The discovery of brain inflammation and central neuroinflammatory mechanisms in patients with liver failure will undoubtedly provide new therapeutic targets. Several recent studies have assessed the beneficial effects of known anti-inflammatory agents with respect to the cerebral complications of liver failure. Significant improvements in locomotor impairment after the administration of indomethacin in portal vein–ligated rats were accompanied by the prevention of a rise in IL-6 messenger RNA.11 Ibuprofen was reported to improve learning ability10 and locomotor deficits21 in rats with portacaval shunts, but in this case, the protective effect was independent of an action on increased brain cytokine levels. Ibuprofen significantly reduced neuroinflammation in bile duct–ligated rats, inhibited microglial activation, and restored cognitive and motor function in these animals.13 In the latter study, ibuprofen was also found to normalize blood and brain ammonia levels, and this suggested that effects on systemic inflammation and improvements of hepatic function may also have contributed to the beneficial effects of ibuprofen. These disparate findings for the effects of anti-inflammatory drugs in different experimental models likely reflect differences in systemic inflammation versus neuroinflammation in these models.
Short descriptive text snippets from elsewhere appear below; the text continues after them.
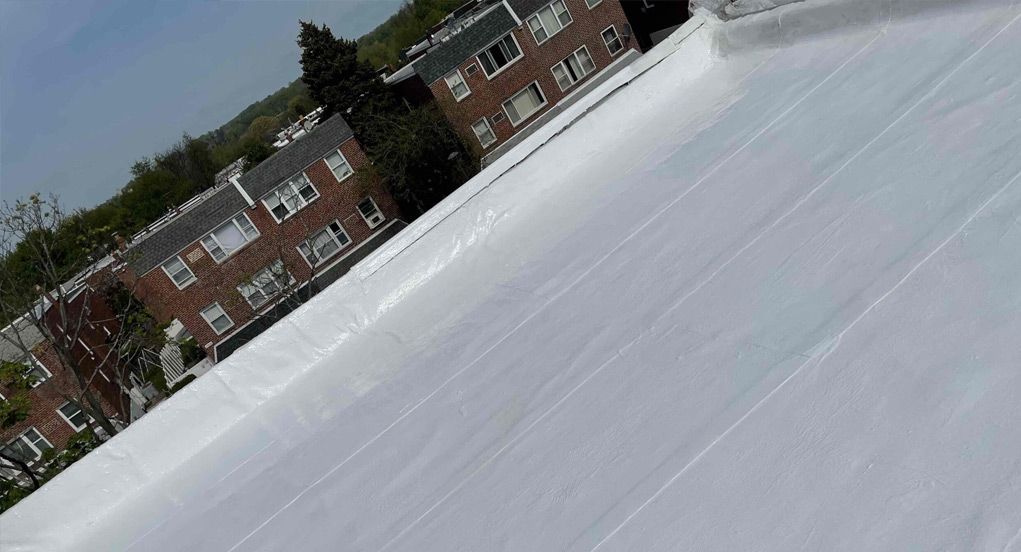 a snow-covered brand new roof with a brick building in the background .
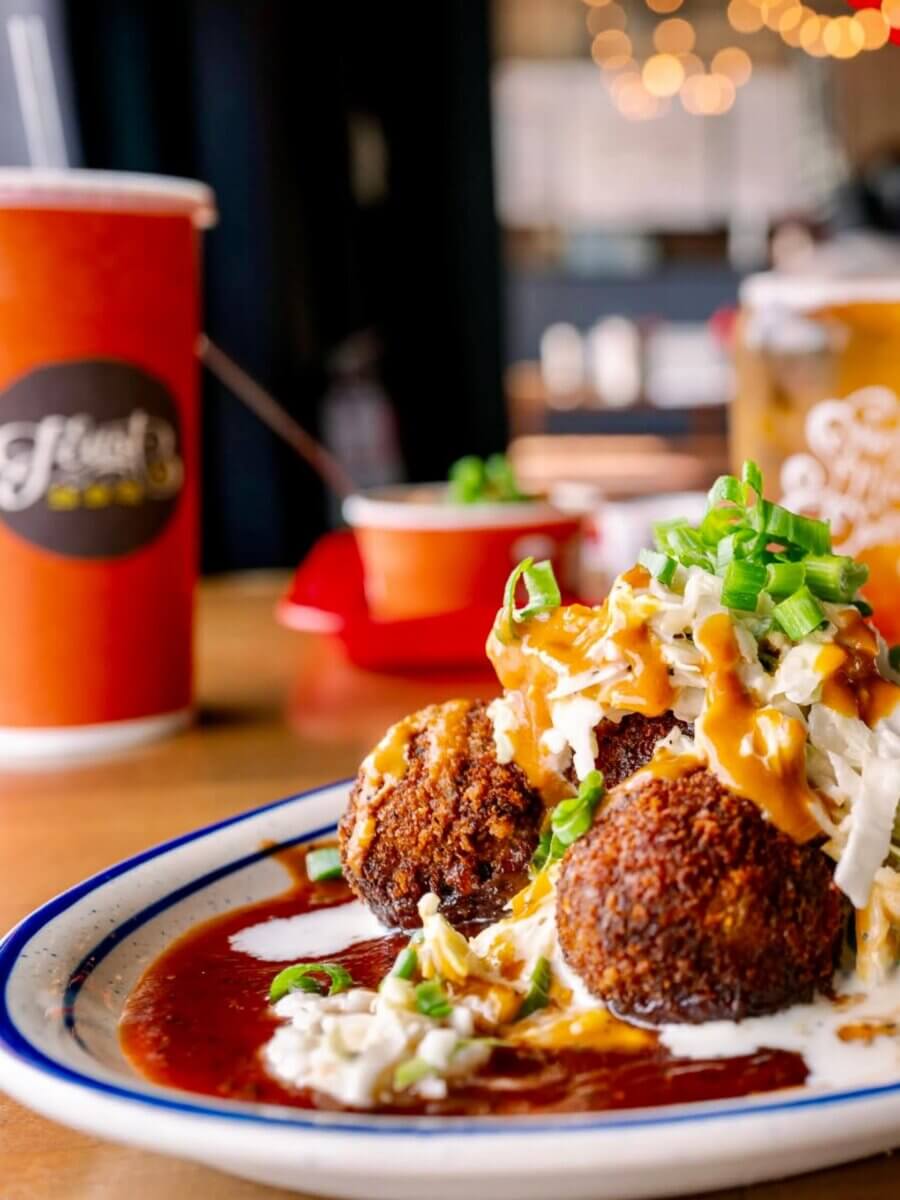 25+ Louisville Restaurants Open on July 4th - 4 Three fried croquettes topped with coleslaw, chopped green onions, and sauce, served on a plate with brown gravy—classic comfort from Louisville restaurants, perfect for enjoying this July 4th. A drink cup is in the background.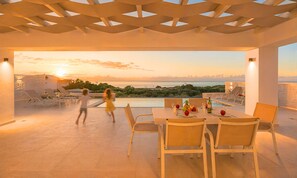 A rooftop terrace with a dining table, chairs, and a view of the sea at sunset. - Marea Maxima Villa 2 Heated Pools (Dramia)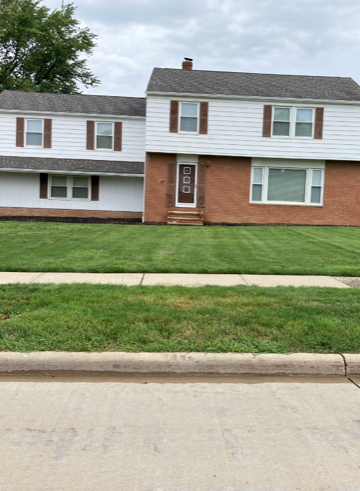 Suburban duplex with white siding and brick fronts, viewed from the street across a green lawn.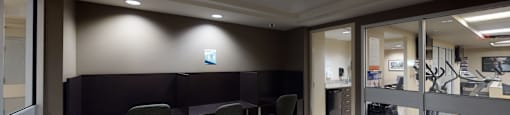 a conference room with a table and chairs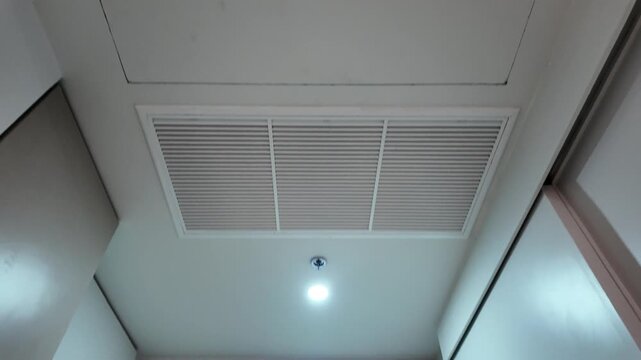 Camera video of ceiling light and air vent in modern room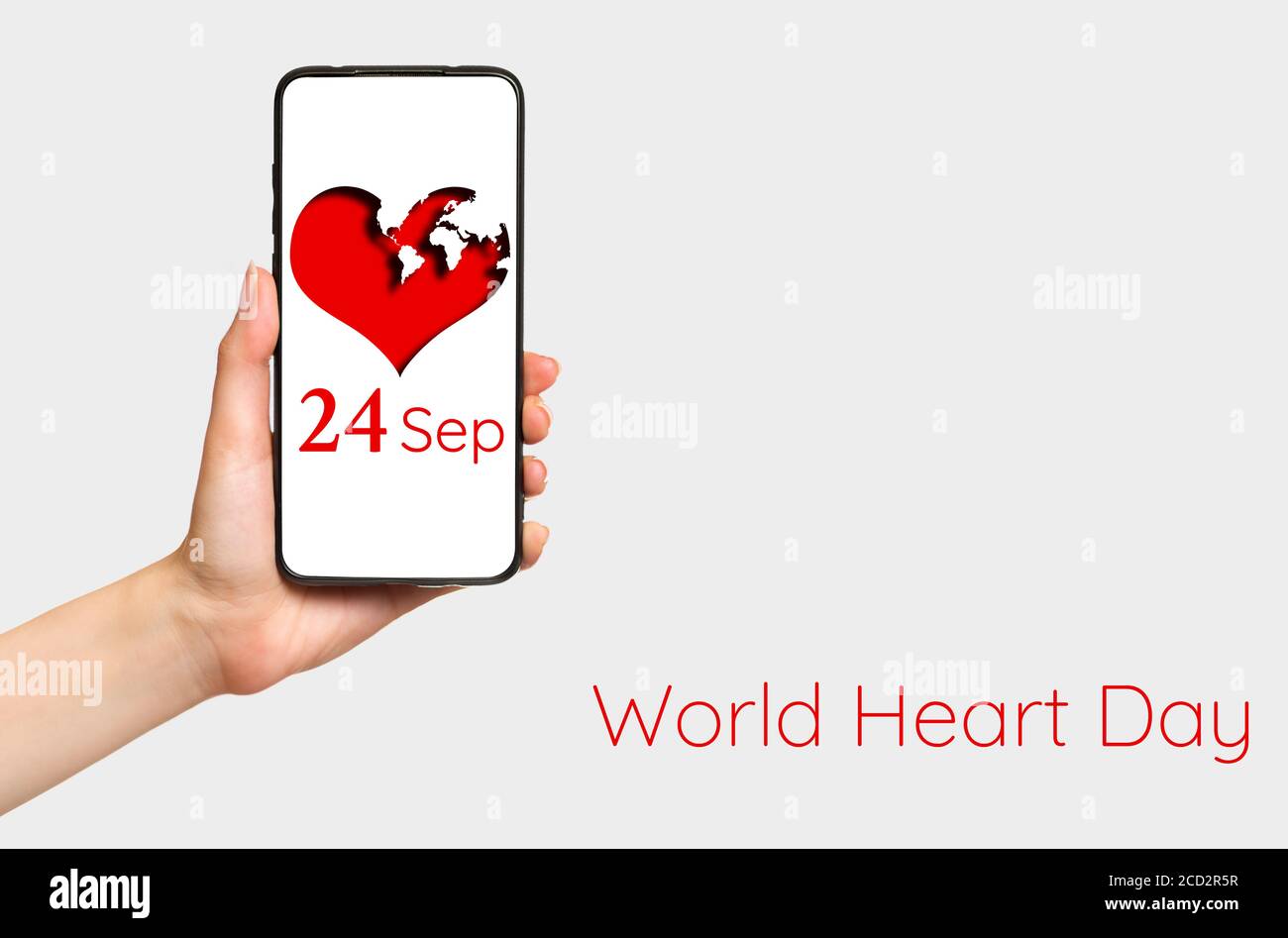 A females hand holds a smartphone with a red heart depicted on it. White background. Copy space. Concept of world heart day, September 24. Stock Photo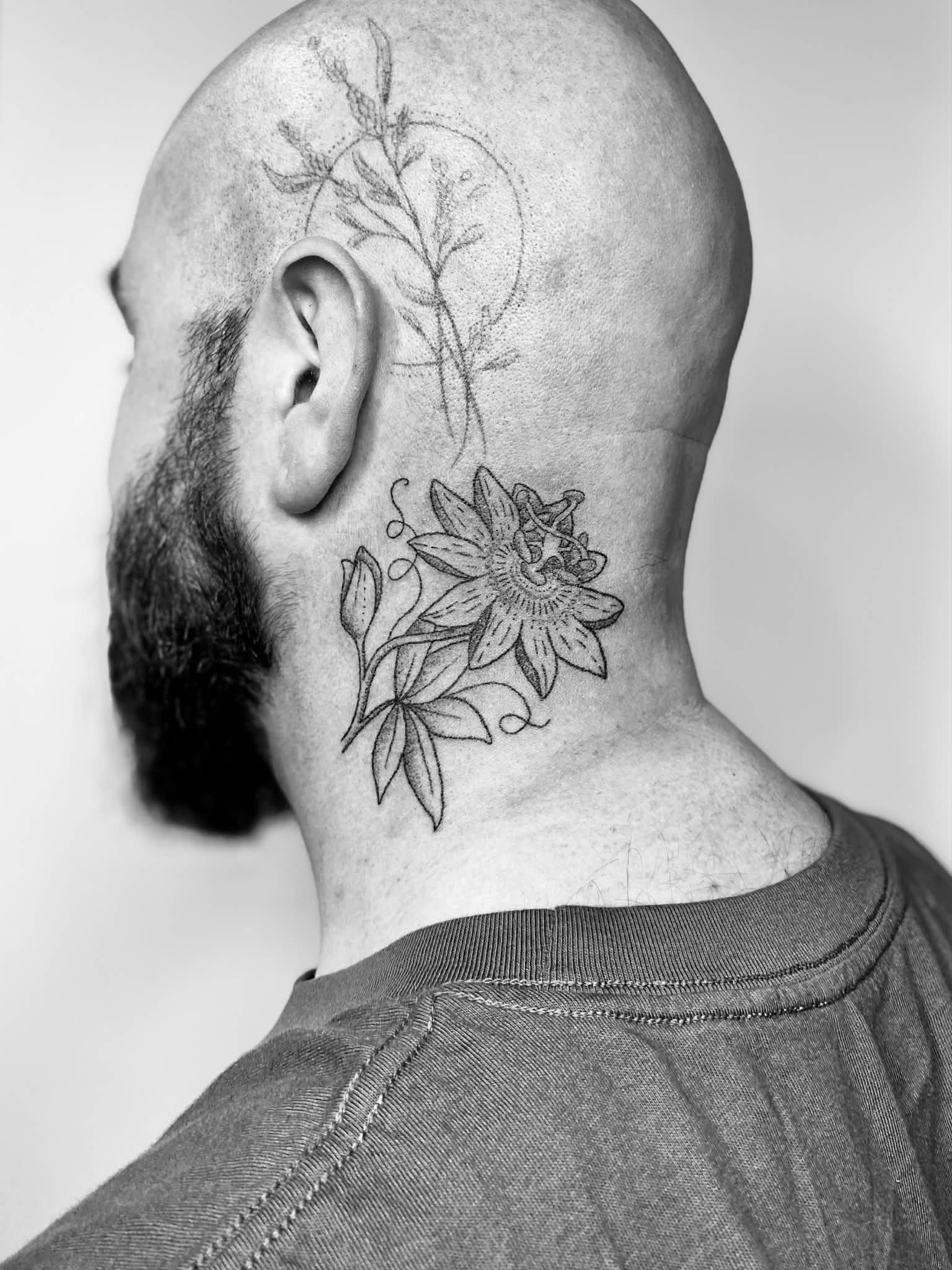 A man with a beard and a shaved head, showing tattoos on his head and neck, one of a tree and another of a large flower with leaves.
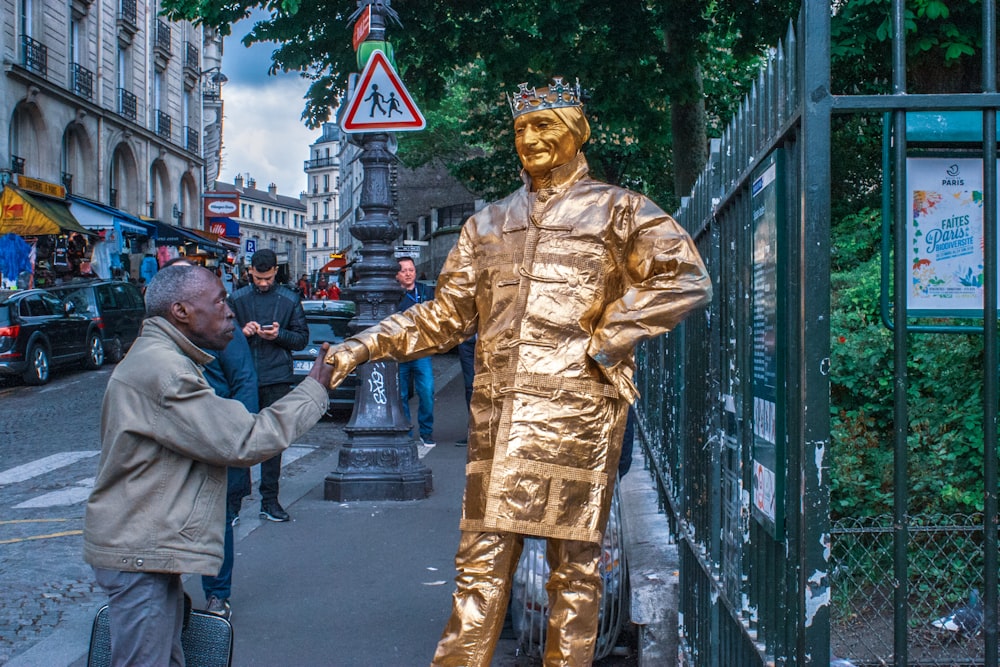 man in gold suit statue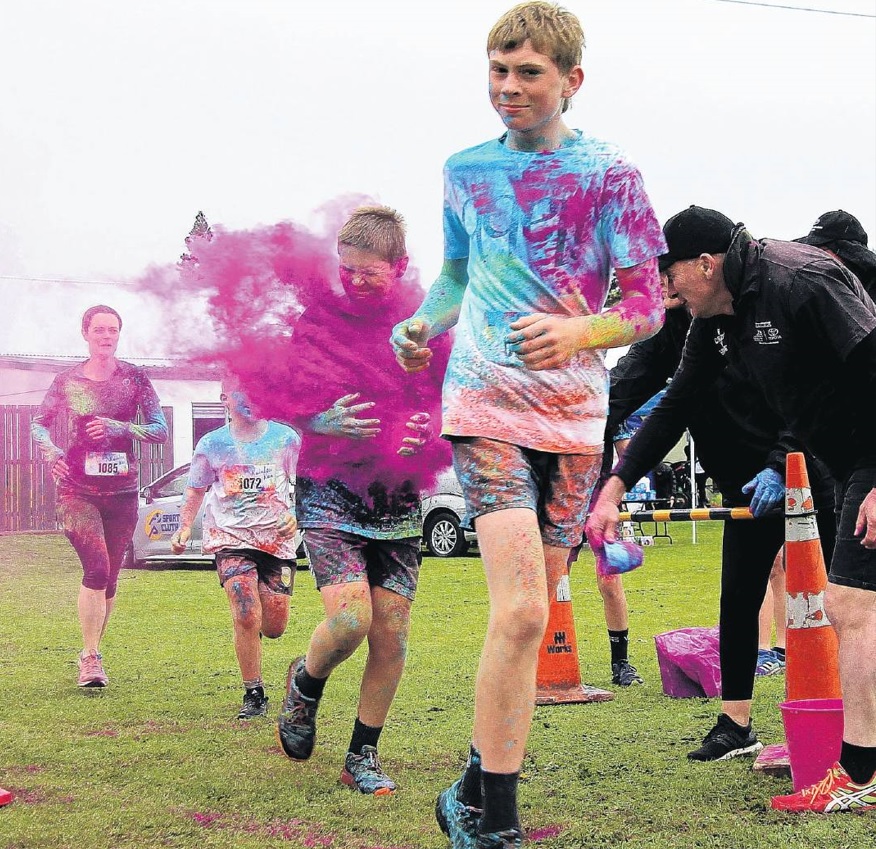 Balclutha Rainbow runners brave the last paint station before the finish line. PHOTO: NICK Brook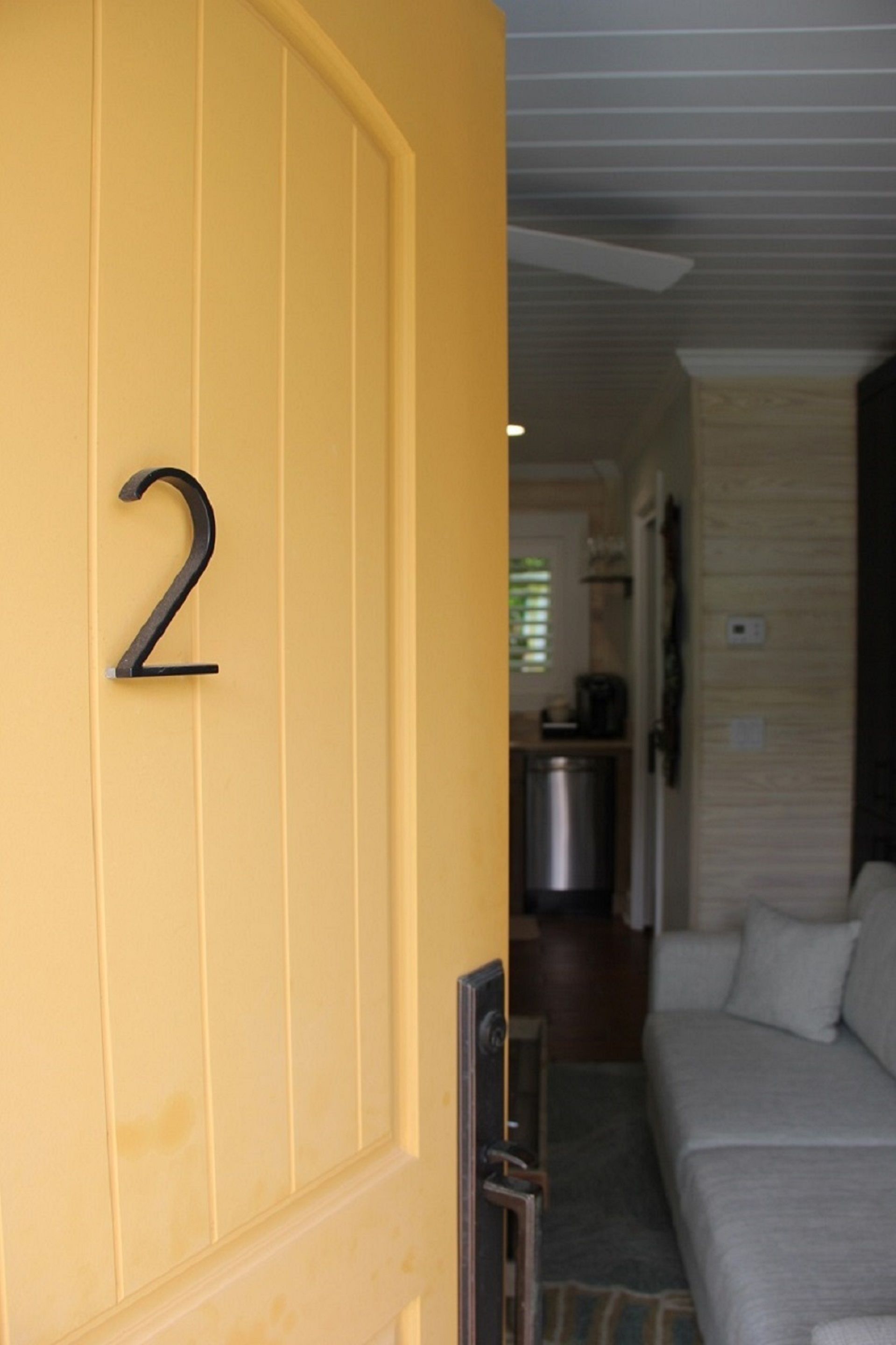 A yellow door with the number 2, leading to a living area with a sofa and a kitchen in the background.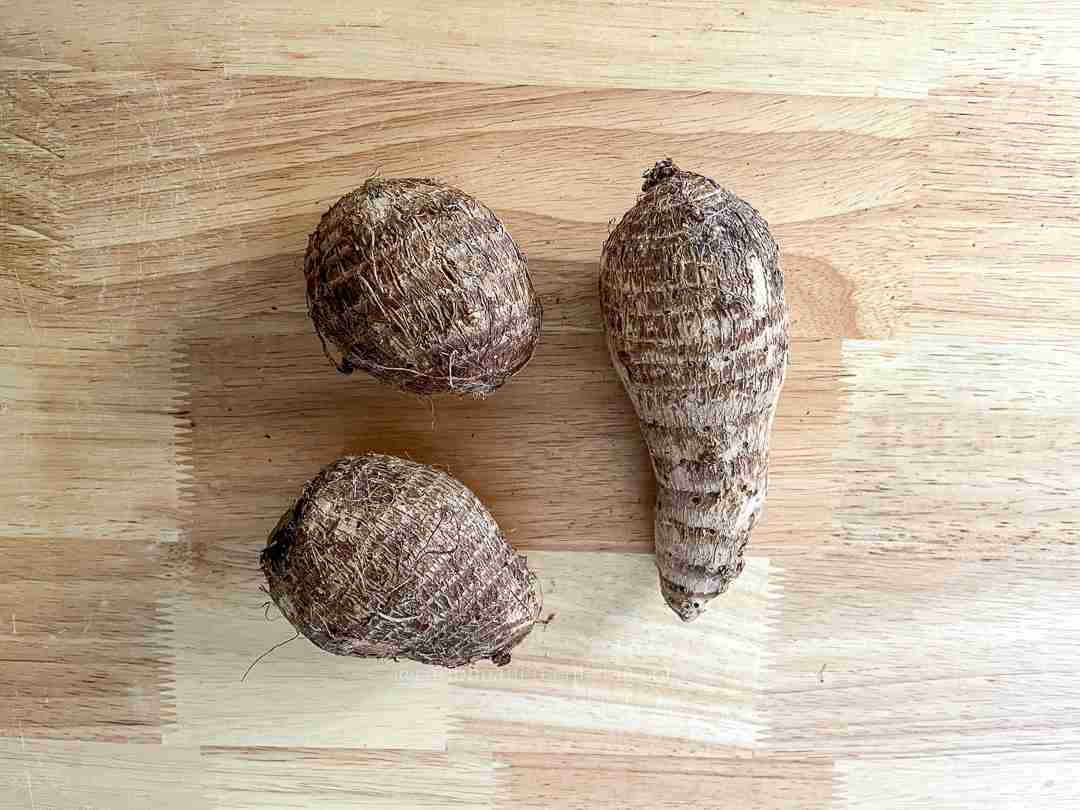What is Eddoe. Eddoe Root Vegetable on cutting board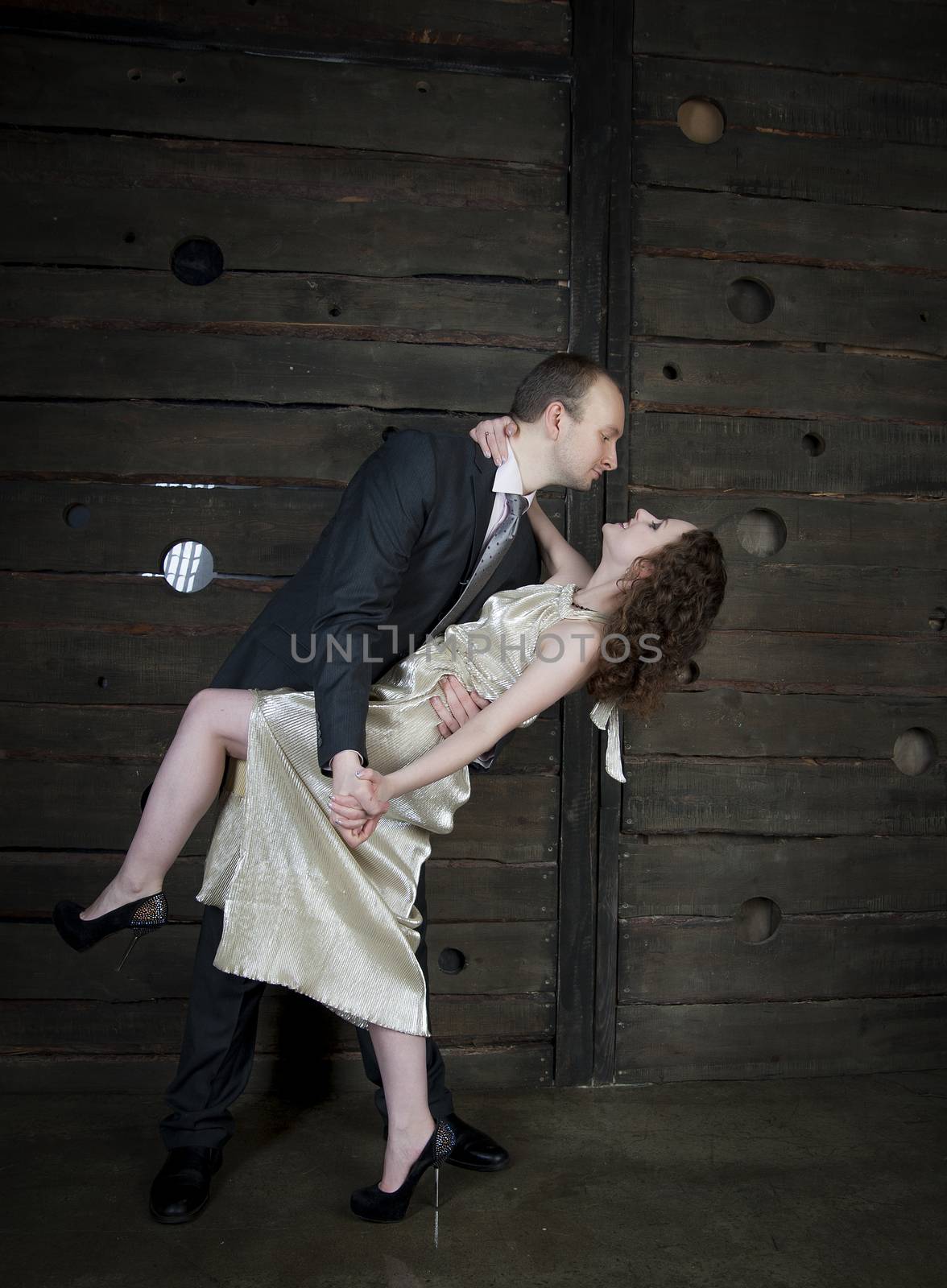 man and a woman dancing against the boards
Therapies directly targeting neuroinflammatory processes include those aimed at the inhibition of microglial activation as well as the inhibition of the effects of the proinflammatory cytokines resulting from microglial activation. One such example is mild hypothermia, which is increasingly being employed in the management of the cerebral complications of ALF before liver transplantation.22, 23 Hypothermia delays the onset of encephalopathy, prevents brain edema, and impairs both microglial activation (Fig. 1B) and proinflammatory cytokine production in the brain.6 A more recent study has demonstrated that TNF-α or IL-1 receptor gene deletion delays the onset of encephalopathy and attenuates brain edema in mice with ALF resulting from toxic liver injury,8 and treatment with the TNF-α receptor antagonist etanercept likewise attenuates encephalopathy severity and prevents brain edema during ALF.24 An interesting new dimension pertinent to novel therapeutics for ALF is provided by the report that minocycline, an agent with established and potent inhibitory properties25 with respect to microglial activation that are independent of its antimicrobial properties, inhibits proinflammatory cytokine production, delays the progression of encephalopathy, and attenuates brain edema in experimental ALF26 (Fig. 1B). Another interesting agent that has potent inhibitory action on microglial activation and has been found to improve cognitive function in those with neuroinflammatory disorders is the acetylcholinesterase inhibitor rivastigmine.27 The translation of these promising leads into the clinic has the potential to stimulate further research on the role of neuroinflammation and to provide novel alternative (or additional) strategies for the management and treatment of the neurological complications of liver failure in the future.